To combat this, prompt assessment by a cardiologist and early echocardiography may help in reaching an early diagnosis of Takotsubo cardiomyopathy, avoiding delay to urgent surgical management. While coronary angiography is the optimal imaging modality for excluding high-grade coronary stenosis, in some patients, this may not be suitable. In patients who are frail with life-threatening comorbidities, invasive angiography may be associated with considerable risk [6]. Noninvasive CT coronary angiography (CTCA) may be considered an alternative imaging modality in these patients. A study in 11 patients with suspected Takotsubo cardiomyopathy showed use of a contemporary CTCA ruled out significant coronary artery disease in 80% of patients [31]. Further studies are required to determine whether it can be used early in the management of Takotsubo cardiomyopathy to prevent delays in patients requiring surgery.

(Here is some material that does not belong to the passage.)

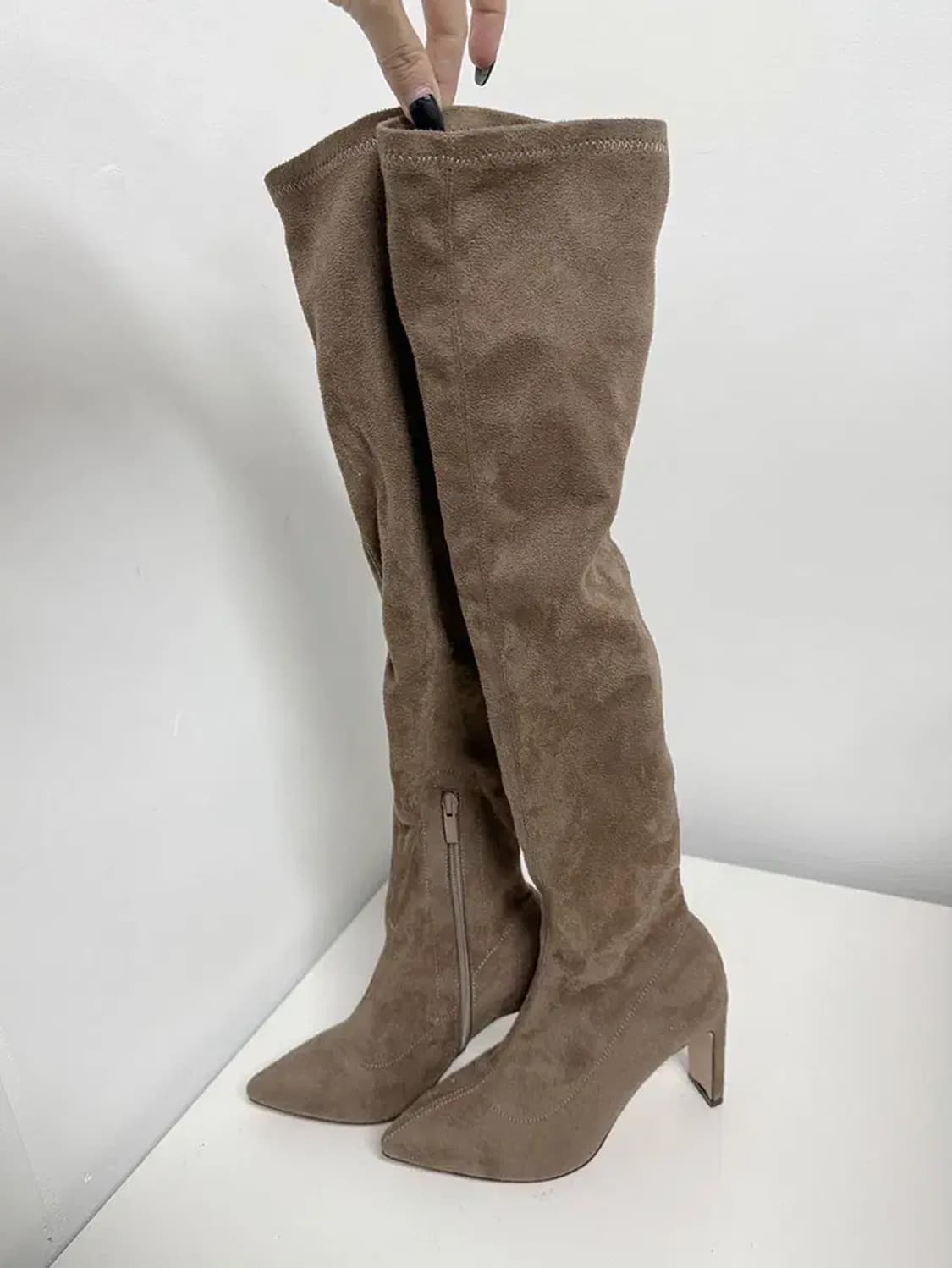 싸이하이 니하이 스웨이드 롱부츠 9cm 230 브라운 블랙 상품이미지2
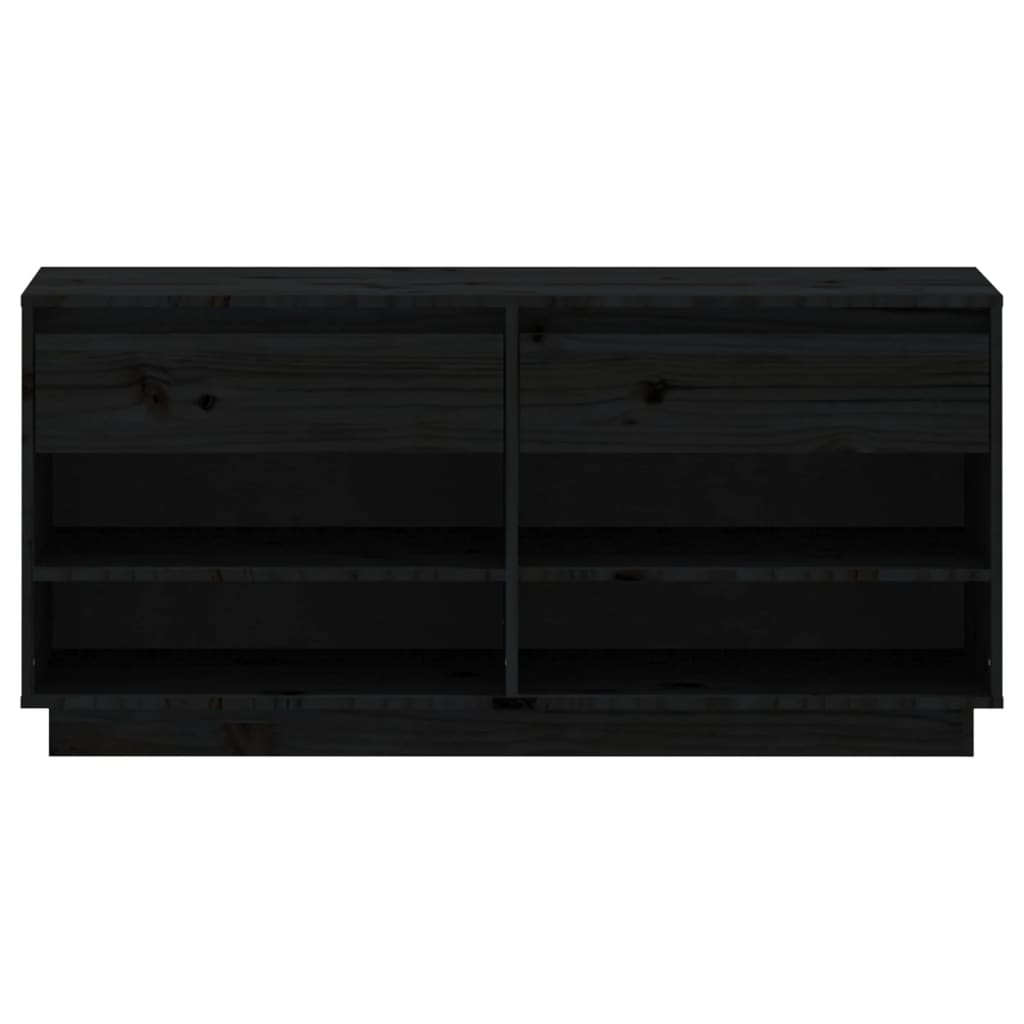 Kenkäkaappi musta 110x34x52 cm täysi mänty - Sisustajankoti.fi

The management of Takotsubo cardiomyopathy is based upon identifying patients with adverse features secondary to complications. For patients with hypotension and cardiogenic shock, prompt assessment of whether left ventricular outflow obstruction exists will determine the suitability of inotropic support [6]. Beta-blockers have not been shown to reduce mortality in patients with heart failure secondary to Takotsubo cardiomyopathy and should be avoided in patients with bradycardia and QTc prolongation due to the risk of pause-dependent torsades de pointes [32, 33]. For patients presenting with acute heart failure, diuretics and prognostic medical therapy (angiotensin-converting enzyme inhibitors, aldosterone antagonists) are the mainstay of management. The majority of patients will present without complications, in which case the management is supportive and prognostic medical therapy can be considered [32]. Their impact on prognosis and recurrence of Takotsubo cardiomyopathy is not fully known. Antiplatelet therapy has been shown to reduce major adverse cardiovascular events during hospitalization [34]; however, the impact of its long-term use is unknown, particularly in elderly patients with Takotsubo cardiomyopathy [32].

Conclusion

Since its initial reports in 1990, Takotsubo cardiomyopathy is being increasingly reported, particularly in elderly females following trauma. The severity of this syndrome ranges from mild symptoms, as presented in our cases, to life-threatening cardiogenic shock and pulmonary edema. It remains an important differential diagnosis for ACS. For patients requiring surgical management, delays in the diagnosis of Takotsubo cardiomyopathy may lead to postponement of urgent operative management. This may impact on length of hospital stay, time to recovery, as well as increased morbidity and mortality, not only due to the delays but to the use of antiplatelet medication. To aid the prompt diagnosis of Takotsubo cardiomyopathy in patients requiring surgery, we advocate a multidisciplinary approach with combined decision making from physicians, cardiologists, anesthetists, and surgical teams.